# TASK INSTRUCTIONS
1. Translate into Spanish the following sentence from the risk management text: "The risk management plan is the insurance before the insurance."
2. Swap "farther" for "more distant" in the rows, from the line containing "As revealed by" through the last line of the rows. Reproduce only those lines, with everything else left unchanged.

# SUPPLIED TEXT
· · ·

7 Key Components to Include in a Risk Management Plan

Risk management is one of the many important components of running a business. There are risks you face every day that you often have insurance policies for. The risk management plan is the insurance before the insurance. This means that in order to even know what types of insurance policies, company procedures, technologies, or training protocols you need, you’ll need a risk management plan.

This plan is a corporate document that describes the overall approach to managing risk, outlines the procedures for assessing and managing risks, and details as to how the organization will identify and respond to new or emerging risks. If you are new to creating a risk management plan, here are some of the essentials:

1. Create an overview of the company or organization.

A risk management plan should include important facts about your company or organization. This can include the mission and values, goals, corporate structure, policy for risk management, and even a basic framework for managing risks. This part of the document should give anyone who reads it a basic understanding of who you are and what you are trying to accomplish.

2. Do an assessment of the current risk profile.

The second step in developing a risk management plan is to assess the current risk profile. This means that you’ll need to ID the various risks that exist in your organization and how likely they are to occur. Risks can involve fires, natural disasters, someone getting injured at work, theft, fraud, cyberattacks, litigation due to HR, harassment, discrimination, and so much more. You’ll need to discuss each risk in detail and figure out which ones are most likely to occur.

· · ·

# INPUT DATA
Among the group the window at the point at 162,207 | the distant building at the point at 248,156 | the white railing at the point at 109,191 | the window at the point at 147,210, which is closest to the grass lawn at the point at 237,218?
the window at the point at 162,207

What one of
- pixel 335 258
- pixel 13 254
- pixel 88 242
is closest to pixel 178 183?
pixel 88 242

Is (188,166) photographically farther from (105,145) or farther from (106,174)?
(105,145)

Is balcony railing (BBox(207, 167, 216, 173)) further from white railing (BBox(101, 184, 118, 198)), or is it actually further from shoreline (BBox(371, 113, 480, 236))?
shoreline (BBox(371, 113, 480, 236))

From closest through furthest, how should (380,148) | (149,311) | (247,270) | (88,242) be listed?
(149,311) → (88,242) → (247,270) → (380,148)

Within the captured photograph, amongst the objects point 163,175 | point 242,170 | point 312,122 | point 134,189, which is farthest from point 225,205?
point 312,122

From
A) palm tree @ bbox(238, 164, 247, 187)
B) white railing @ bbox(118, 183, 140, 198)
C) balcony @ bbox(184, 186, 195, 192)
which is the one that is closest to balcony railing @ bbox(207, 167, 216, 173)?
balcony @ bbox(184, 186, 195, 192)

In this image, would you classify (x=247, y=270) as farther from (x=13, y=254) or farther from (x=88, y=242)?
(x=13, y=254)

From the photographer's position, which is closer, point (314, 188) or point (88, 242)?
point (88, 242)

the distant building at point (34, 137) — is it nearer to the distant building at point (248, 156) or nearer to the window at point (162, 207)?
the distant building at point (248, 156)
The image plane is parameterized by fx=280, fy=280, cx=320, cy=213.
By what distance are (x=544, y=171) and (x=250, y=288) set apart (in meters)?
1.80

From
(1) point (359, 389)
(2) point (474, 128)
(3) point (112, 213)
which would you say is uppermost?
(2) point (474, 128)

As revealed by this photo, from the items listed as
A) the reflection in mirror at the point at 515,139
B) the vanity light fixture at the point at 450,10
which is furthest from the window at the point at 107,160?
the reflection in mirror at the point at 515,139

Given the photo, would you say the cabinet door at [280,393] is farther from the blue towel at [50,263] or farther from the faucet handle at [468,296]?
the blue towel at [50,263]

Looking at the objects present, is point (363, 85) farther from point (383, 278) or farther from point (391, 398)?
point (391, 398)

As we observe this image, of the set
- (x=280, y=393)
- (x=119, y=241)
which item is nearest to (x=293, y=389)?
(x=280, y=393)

· · ·

# PER-TASK OUTPUTS
1. El plan de gestión de riesgos es el seguro antes del seguro.

2.
As revealed by this photo, from the items listed as
A) the reflection in mirror at the point at 515,139
B) the vanity light fixture at the point at 450,10
which is furthest from the window at the point at 107,160?
the reflection in mirror at the point at 515,139

Given the photo, would you say the cabinet door at [280,393] is more distant from the blue towel at [50,263] or more distant from the faucet handle at [468,296]?
the blue towel at [50,263]

Looking at the objects present, is point (363, 85) more distant from point (383, 278) or more distant from point (391, 398)?
point (391, 398)

As we observe this image, of the set
- (x=280, y=393)
- (x=119, y=241)
which item is nearest to (x=293, y=389)?
(x=280, y=393)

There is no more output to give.